Abstract
When writing this essay master's work is not yet completed. Final сompletion: June 2019. The full text of the work and materials on the topic can be obtained from the author or his manager after the specified date.
Content
- Introduction
- 1. Theme urgency
- 2. Goal and tasks of the research
- 3. Fundamentals of the genre of the document
- 3.1 Stemming as the first stage of text processing
- 3.2 Representation of a document in a vector-spatial model
- 3.3 Description of the prototype of the software system for determining whether a document belongs to a particular genre
- Conclusion
- References
Introduction
The main problem of text analysis is the large number of words in the document and its heterogeneity. Automated text analysis in its original form is a time consuming and lengthy process, considering that not all words carry meaningful information for the user. In addition, due to the flexibility of natural languages, formally different words (synonyms, etc.) actually mean the same concepts, a large number of word forms of the same word complicate the search and systematization of information. Consequently, the removal of non-informative words, as well as the reduction of words to normal form, significantly reduce the time for analyzing texts. The elimination of the problems described is a preliminary stage of analysis and search in documents, determining their similarity and genre.
1. Theme urgency
The search for semantic similarity between texts is a serious problem for automatic text processing. The need to find the distance between documents arises in various tasks, such as detecting plagiarism, determining authorship of a document, searching for information, machine translation, forming tests and tasks, automatic construction of essays, etc. The task of rubricating text is close to classification: subject headings or genre. Consequently, the tasks of efficient automated text processing remain relevant, a steady increase in the amount of information requires constant improvement of algorithms and approaches [1].

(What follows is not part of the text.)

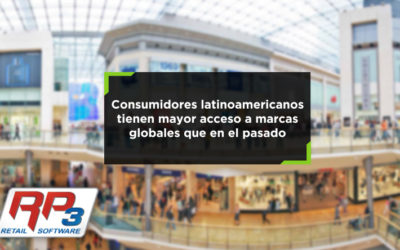Marcas-globales-ganan-terreno-en-América-Latina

2. Goal and tasks of the research
The goal of the work is to design and implement a system for determining the genre of a literary work based on the Text Mining technology.
Main tasks of the research:
- consider methods and algorithms for basic text processing;
- explore approaches to the presentation of the document;
- create a software document processing apparatus based on the space-vector model;
- develop an algorithm for determining whether a literary work belongs to a particular genre.
Research object: literary works classified by genre. p>
Research subject: algorithms and methods for determining the proximity of documents. p>
3. Fundamentals of the genre of the document
3.1 Stemming as the first stage of text processing
The main task of lexical analysis is to recognize lexical units of text. The basic algorithm is a lexical decomposition, which provides for the breakdown of text into tokens. In this context, tokens can be words, word forms, morphemes, phrases and punctuation marks, dates, phone numbers, etc. [2].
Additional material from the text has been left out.